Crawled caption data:
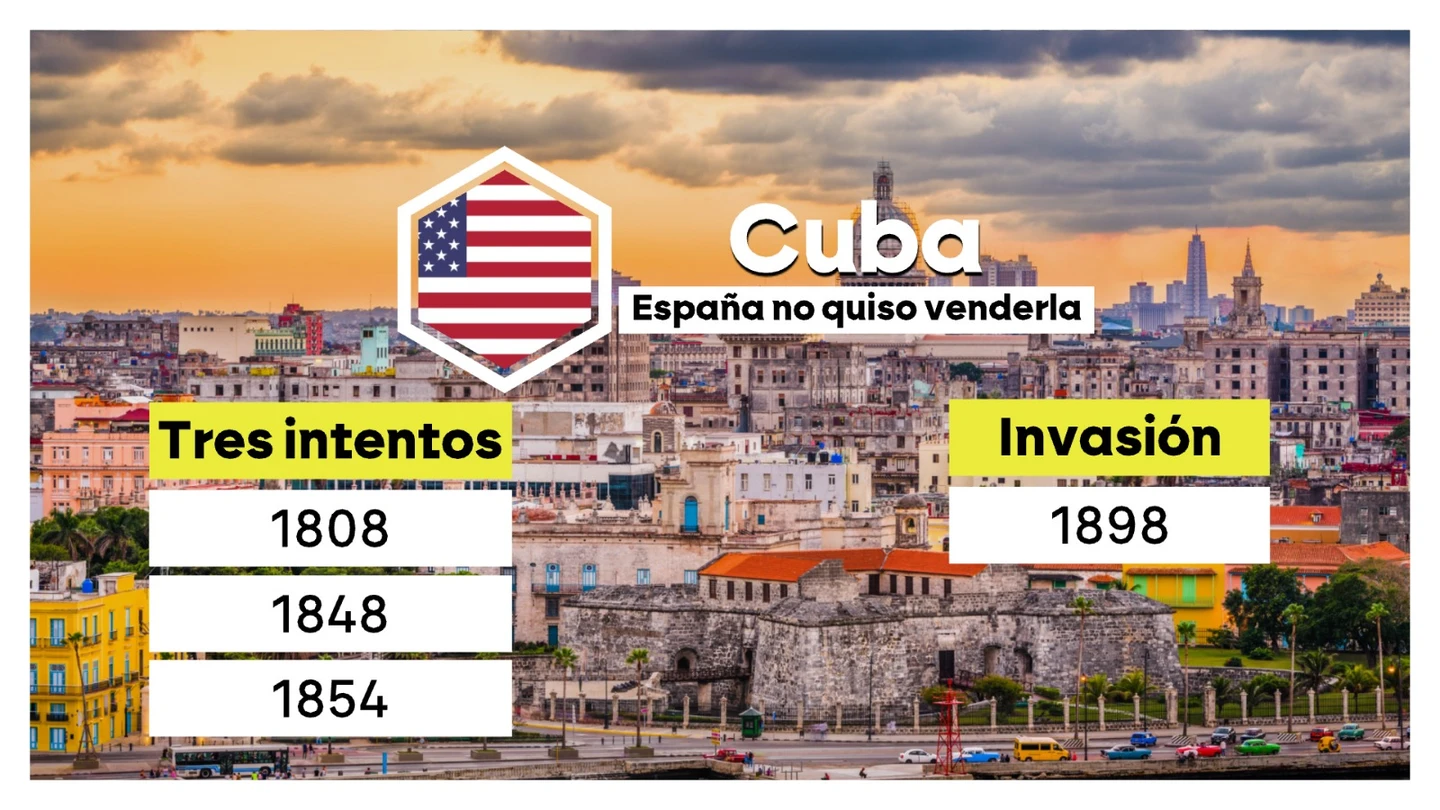 Hacerse con Groenlandia a golpe de talonario: los otros territorios que Estados Unidos sí logró comprar Hacerse con Groenlandia a golpe de talonario: los otros territorios que Estados Unidos sí logró comprar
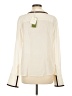 LILYSILK Ivory Long Sleeve Blouse Size M - photo 2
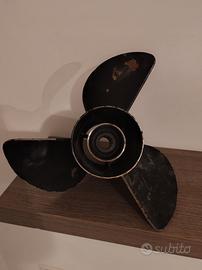 Elica sinistra sinistrorsa in acciaio yamaha 115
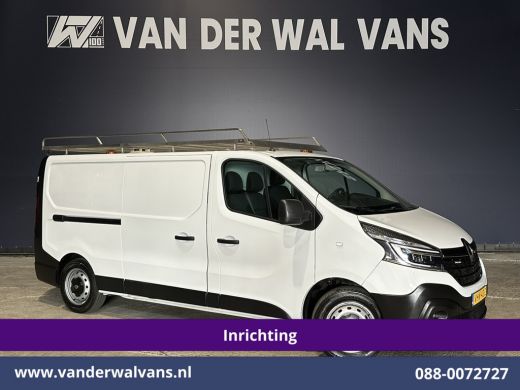 Renault Trafic 2.0 dCi 120pk L2H1 Inrichting Euro6 Airco | 2x zijdeur | Imperiaal | LED | Trekhaak | Cruisecontr...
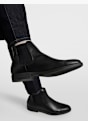 AM SHOE Chelsea boty Černá 46899 5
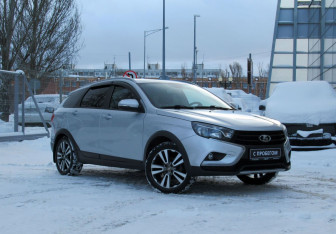 Подержанный автомобиль LADA (ВАЗ) Vesta Wagon 2019 года (3 фото)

**Exercise objective:**
Copy the text of every row above word for word, leaving out the pictures.

**Output for this exercise:**
 Hacerse con Groenlandia a golpe de talonario: los otros territorios que Estados Unidos sí logró comprar Hacerse con Groenlandia a golpe de talonario: los otros territorios que Estados Unidos sí logró comprar
 LILYSILK Ivory Long Sleeve Blouse Size M - photo 2
 Elica sinistra sinistrorsa in acciaio yamaha 115
 Renault Trafic 2.0 dCi 120pk L2H1 Inrichting Euro6 Airco | 2x zijdeur | Imperiaal | LED | Trekhaak | Cruisecontr...
 AM SHOE Chelsea boty Černá 46899 5
 Подержанный автомобиль LADA (ВАЗ) Vesta Wagon 2019 года (3 фото)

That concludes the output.